Monday, October 12, 2015

IN LIEU

All day it has hammered on my chest
Telling me to write it into being
But all I see of the poem is its eyes
Which are frustrate and red.
Like a bad psychic I make vague guesses
"Something with flowers? You have lost
Someone whose name begins with a letter.
You will meet an apostrophe and fall in love."

Many poems have come to me and been lost
Or gone on their way.
                                        So what is different here?
Perhaps this is an old poem which first
Came to my grandfather in a dream
Forgotten when he awoke. Or my grandmother
Saw it looking at her from a heap of tobacco
And would have written it down, or at least
Told it to the girl next to her but the foreman was near
And the pay wasn’t bad – three hellers and a half
For rolling a thousand cigarettes.

Maybe the poem dogged my father for weeks
But love poems don't have red eyes and in 1946
Love poems were what he most wanted to write.

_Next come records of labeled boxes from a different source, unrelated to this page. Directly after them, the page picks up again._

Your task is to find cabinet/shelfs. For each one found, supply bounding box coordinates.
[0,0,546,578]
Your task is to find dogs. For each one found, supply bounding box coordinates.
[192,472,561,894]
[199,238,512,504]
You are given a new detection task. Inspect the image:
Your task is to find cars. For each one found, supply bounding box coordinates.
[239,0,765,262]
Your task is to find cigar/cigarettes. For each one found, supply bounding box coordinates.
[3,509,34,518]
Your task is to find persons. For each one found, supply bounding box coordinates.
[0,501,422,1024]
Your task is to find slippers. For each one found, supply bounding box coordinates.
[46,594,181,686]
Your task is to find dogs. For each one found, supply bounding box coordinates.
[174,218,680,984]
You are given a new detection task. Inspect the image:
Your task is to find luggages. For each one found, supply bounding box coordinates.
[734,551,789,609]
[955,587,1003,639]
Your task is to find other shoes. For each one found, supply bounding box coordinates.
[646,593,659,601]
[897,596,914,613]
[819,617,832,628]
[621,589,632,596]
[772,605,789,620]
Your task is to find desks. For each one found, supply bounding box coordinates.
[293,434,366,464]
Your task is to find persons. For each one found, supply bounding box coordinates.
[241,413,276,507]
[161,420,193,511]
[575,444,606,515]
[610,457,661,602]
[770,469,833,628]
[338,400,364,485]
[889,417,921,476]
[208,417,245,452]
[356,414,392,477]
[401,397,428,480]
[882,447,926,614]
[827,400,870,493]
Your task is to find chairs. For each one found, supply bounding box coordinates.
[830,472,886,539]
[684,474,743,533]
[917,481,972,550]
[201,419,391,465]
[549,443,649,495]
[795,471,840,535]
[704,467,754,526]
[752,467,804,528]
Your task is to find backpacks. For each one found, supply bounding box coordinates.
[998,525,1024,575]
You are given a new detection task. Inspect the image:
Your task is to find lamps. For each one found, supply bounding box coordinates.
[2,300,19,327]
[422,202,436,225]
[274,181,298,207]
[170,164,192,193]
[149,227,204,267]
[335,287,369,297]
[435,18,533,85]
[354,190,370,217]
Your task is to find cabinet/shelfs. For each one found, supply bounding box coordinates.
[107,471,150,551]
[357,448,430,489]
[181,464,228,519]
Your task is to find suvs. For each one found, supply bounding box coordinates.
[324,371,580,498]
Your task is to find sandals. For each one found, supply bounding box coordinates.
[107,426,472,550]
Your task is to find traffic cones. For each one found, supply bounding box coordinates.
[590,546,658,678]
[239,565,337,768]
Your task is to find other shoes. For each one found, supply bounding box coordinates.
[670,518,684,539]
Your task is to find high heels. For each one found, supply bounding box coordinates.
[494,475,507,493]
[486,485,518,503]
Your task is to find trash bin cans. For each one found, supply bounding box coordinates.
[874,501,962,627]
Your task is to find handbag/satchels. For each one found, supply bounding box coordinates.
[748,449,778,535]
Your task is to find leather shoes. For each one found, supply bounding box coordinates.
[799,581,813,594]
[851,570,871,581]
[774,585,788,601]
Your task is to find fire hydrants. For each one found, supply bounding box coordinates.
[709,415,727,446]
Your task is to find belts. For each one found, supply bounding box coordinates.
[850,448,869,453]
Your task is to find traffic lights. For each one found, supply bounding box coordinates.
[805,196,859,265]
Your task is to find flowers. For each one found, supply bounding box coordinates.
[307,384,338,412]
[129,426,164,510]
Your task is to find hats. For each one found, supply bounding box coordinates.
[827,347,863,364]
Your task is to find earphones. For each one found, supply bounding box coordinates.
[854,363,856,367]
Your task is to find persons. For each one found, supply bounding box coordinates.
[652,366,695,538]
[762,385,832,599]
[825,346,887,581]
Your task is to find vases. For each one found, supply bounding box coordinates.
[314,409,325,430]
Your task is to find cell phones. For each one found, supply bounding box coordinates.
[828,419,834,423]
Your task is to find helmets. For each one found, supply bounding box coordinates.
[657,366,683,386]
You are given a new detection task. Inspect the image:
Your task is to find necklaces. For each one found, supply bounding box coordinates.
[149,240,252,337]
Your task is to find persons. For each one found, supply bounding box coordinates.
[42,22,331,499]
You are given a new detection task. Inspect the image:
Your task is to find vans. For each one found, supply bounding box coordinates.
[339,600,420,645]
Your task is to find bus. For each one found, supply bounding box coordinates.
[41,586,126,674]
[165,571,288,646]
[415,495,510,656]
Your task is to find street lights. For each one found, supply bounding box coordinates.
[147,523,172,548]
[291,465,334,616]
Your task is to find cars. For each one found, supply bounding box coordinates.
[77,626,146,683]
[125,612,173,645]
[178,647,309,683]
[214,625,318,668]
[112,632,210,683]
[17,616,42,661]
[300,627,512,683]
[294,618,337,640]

There may be something familiar about the poem;
Did it mutter its name to me on the L train
While I was coming home from high school?
Good luck with that! My mind was filled, hoping
The girl across the aisle would look back at me.
Could it be one I wrote, very badly, in college
And it has limped through the years, a caricature
Come to see if the years have taught me anything?
I make no promises, but I'll see what I can do.
Sit down; I’ll need time. While you wait, tell me
Things you know of my grandfather's dreams
Or of quick-fingered young women
Rolling Polish cigarettes in a half-lit room.